Provided text:
In re ORLANDO GATEWAY PARTNERS, LLC, Chapter 7, Debtor.
ORLANDO GATEWAY PARTNERS, LLC, Plaintiff,
GOOD GATEWAY, LLC, et al., Defendants.
Case No. 6:15-bk-03448-KSJ, Adversary No. 6:15-ap-00084-KSJ.
United States Bankruptcy Court, M.D. Florida, Orlando Division.
July 28, 2016.
Emerson C. Noble, Original Trustee, represented by Jules S. Cohen, Akerman Senterfitt, Esther A. McKean, Akerman Senterfitt, Samual A. Miller, Akerman Senterfitt.
Orlando Gateway Partners, LLC, Plaintiff, represented by Kenneth D. Herron, Jr., Herron Hill Law Group, PLLC.
Good Gateway, LLC, Defendant, represented by Mariane L. Dorris, Latham Shuker Eden & Beaudine LLP, Jon E. Kane, Mateer & Harbert, P.A., Keith R. Mitnik, Morgan & Morgan, R. Scott Shuker, Latham Shuker Eden & Beaudine LLP, Clay M. Townsend, Morgan & Morgan PA.
Nilhan Financial, LLC, Defendant, represented by John A. Moffa, Moffa & Bonacquisti, PA.
MEMORANDUM OPINION DENYING JUDGMENT DEBTORS’ MOTION FOR RECONSIDERATION
KAREN S. JENNEMANN, Bankruptcy Judge.
Chittranjan Thakkar and Carson Good, former business partners, are now feuding opponents. They always operated through numerous business entities, and, with their divorce, the complexities caused by this convoluted system is taking a simple dispute to unimaginably litigious and vindictive heights. All of this is compounded by the animosity between the parties, aggressive litigation tactics, a frequently revolving stable of attorneys, inconsistent, ever-changing legal positions, and one unified goal—to obfuscate issues making it near impossible for courts to resolve the parties’ dispute. The Motion for Reconsideration  addressed in this Memorandum Opinion is just another example of these parties’ attempt to delay and to confuse the issues. The motion is denied.
The focus of the parties’ litigation in state court  over the last few years relates to valuable real property near the Orlando airport. Thakkar lost this fight when jury verdicts totaling $14.5 million were entered in favor of Good Gateway, LLC and SEG Gateway, LLC (the “Gateway Entities.”).  Two appeals to the Fifth District Court of Appeals are pending raising many issues, including whether Good legally controls SEG Gateway, LLC. 
Debtors, entities controlled by Thakkar, who also are Judgment Debtors and record owners of the airport property, then filed these Chapter 11 cases.  With the consent of all parties,  I quickly granted relief from the automatic stay to allow the pending appeals to proceed.  Briefing is near completion in the appeals. An appellate ruling on all issues, inclusive of the control issue involving SEG Gateway, is expected in the next few months.

Goal of the exercise: Write the next part of the bankruptcy court opinion on the motion for reconsideration, picking up after its final sentence. The material after this point has no connection to the bankruptcy court opinion.

Information shown:

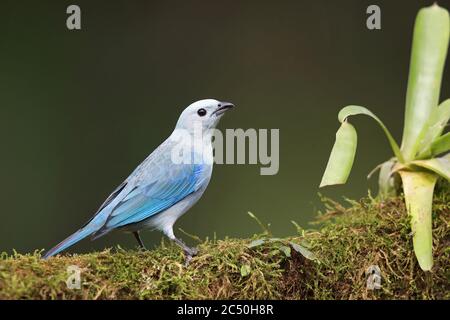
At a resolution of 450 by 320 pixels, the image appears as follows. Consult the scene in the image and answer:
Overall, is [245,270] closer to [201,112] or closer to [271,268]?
[271,268]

Expected answer:
One of the Debtors, Orlando Gateway Partners, LLC, then removed to this Court the last vestiges of the state court litigation, primarily relating to collection of the outstanding judgments and to lingering discovery disputes.  Thakkar and his entities consented to the jurisdiction of this Court to resolve these collection and discovery issues in this removed adversary proceeding, knowing the Fifth District Court of Appeals would rule on the pending appeals. 
Thakkar,  at this late date and with a new lawyer trying a new tactic, then belatedly filed this Motion for Reconsideration  asking this Court, as a substitute for the Fifth District Court of Appeals, to rule on the pending appeals, using the briefs filed before the Florida Appellate Court. Thakkar argues reconsideration is merited under Federal Rules of Civil Procedure 59 and 60 because the state court judgments are “fatally flawed.”  He primarily argues that the state court trial judge erred on the standing and percentage ownership of SEG Gateway and that the Fifth District Court of Appeals lacks jurisdiction to correct the error after the removal of the state court collection and discovery issues to this Court. Thakkar argues that the Bankruptcy Court should first “fix” the error and then allow a federal district court to rule on the remaining appellate issues, if needed, after reconsideration.
The Gateway Entities oppose any reconsideration  principally arguing that Thakkar is just trying to avoid or delay appellate review by the proper court, the Fifth DCA, that the request is untimely, that the Rooker-Feldman doctrine applies depriving this Court of jurisdiction to alter the state court orders, and that the doctrines of judicial estoppel, equitable estoppel, and waiver bar Thakkar from revoking his consent to allow the Fifth DCA to resolve the pending appeals.
Thakkar has established no basis for reconsideration and the motion is denied. Reconsideration is appropriate to correct manifest errors of law, to present newly discovered evidence, or to prevent manifest injustice.  To reconsider a judgment, “there must be a reason a court should reconsider its prior decision, and the moving party must set forth facts or law of a strongly convincing nature to induce the court to reverse its prior decision.”  A motion for reconsideration should not be used to reiterate arguments previously made.  Reconsideration of an order is an extraordinary remedy that should only be employed sparingly.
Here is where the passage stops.